Solve general constrained mixed-integer global optimization problems.

infLinSolve

Finds a linearly constrained minimax solution of a function of several variables with the use of any suitable TOMLAB solver. The decision variables may be binary or integer.

infSolve

Find a constrained minimax solution with the use of any suitable TOMLAB solver.

linRatSolve

Finds a linearly constrained solution of a function of the ratio of two linear functions with the use of any suitable TOMLAB solver. Binary and integer variables are not supported.

lpSimplex

Solve general linear programming problems.

L1Solve

Find a constrained L1 solution of a function of several variables with the use of any suitable nonlinear TOMLAB solver.

MilpSolve

Solve mixed integer linear programming problems (MILP).

minlpSolve

Branch & Bound algorithm for Mixed-Integer Nonlinear Programming (MINLP) with convex or nonconvex sub problems using NLP relaxation (Formulated as minlp-IP).

mipSolve

Solve mixed integer linear programming problems (MIP).

multiMin

multiMin solves general constrained mixed-integer global optimization problems.
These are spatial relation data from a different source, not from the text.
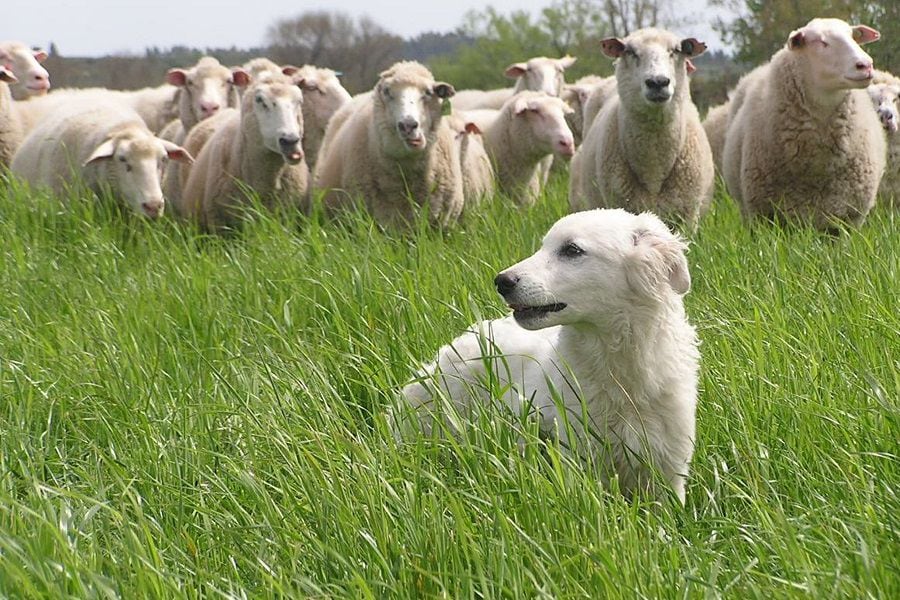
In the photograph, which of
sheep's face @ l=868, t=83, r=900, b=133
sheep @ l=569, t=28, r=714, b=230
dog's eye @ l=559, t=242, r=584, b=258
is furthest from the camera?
sheep's face @ l=868, t=83, r=900, b=133

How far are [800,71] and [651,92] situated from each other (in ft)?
2.77

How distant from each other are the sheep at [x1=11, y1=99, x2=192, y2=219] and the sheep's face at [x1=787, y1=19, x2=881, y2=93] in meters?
4.15

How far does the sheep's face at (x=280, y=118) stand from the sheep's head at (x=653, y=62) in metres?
2.23

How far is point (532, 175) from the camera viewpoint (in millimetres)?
9875

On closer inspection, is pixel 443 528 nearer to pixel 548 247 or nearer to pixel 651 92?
pixel 548 247

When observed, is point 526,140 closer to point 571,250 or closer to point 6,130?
point 6,130

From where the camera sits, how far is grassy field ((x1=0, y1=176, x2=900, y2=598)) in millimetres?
2475

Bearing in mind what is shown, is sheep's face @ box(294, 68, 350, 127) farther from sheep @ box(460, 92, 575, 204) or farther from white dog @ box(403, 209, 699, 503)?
white dog @ box(403, 209, 699, 503)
It tries to find all local minima by a multi-start method using a suitable nonlinear programming subsolver.

multiMINLP

multiMINLP solves general constrained mixed-integer global nonlinear optimization problems.

nlpSolve

Solve general constrained nonlinear optimization problems.

pdcoTL

pdcoTL solves linearly constrained convex nonlinear optimization problems.

pdscoTL

pdscoTL solves linearly constrained convex nonlinear optimization problems.

qpSolve

Solve general quadratic programming problems.

slsSolve

Find a Sparse Least Squares (sls) solution to a constrained least squares problem with the use of any suitable TOMLAB NLP solver.

sTrustr

Solve optimization problems constrained by a convex feasible region.

Tfmin

Minimize function of one variable. Find miniumum x in [x_L, x_U] for function Func within tolerance xTol. Solves using Brents minimization algorithm.

Tfzero

Tfzero, TOMLAB fzero routine.

ucSolve

Solve unconstrained nonlinear optimization problems with simple bounds on the variables.

Additional solvers

Documentation for the following solvers is only available at http://tomopt.com and in the m-file help.

  • goalSolve - For sparse multi-objective goal attainment problems, with linear and nonlinear constraints.
  • Tlsqr - Solves large, sparse linear least squares problem, as well as unsymmetric linear systems.
  • lsei - For linearly constrained least squares problem with both equality and inequality constraints.
  • Tnnls - Also for linearly constrained least squares problem with both equality and inequality constraints.
  • qld - For convex quadratic programming problem.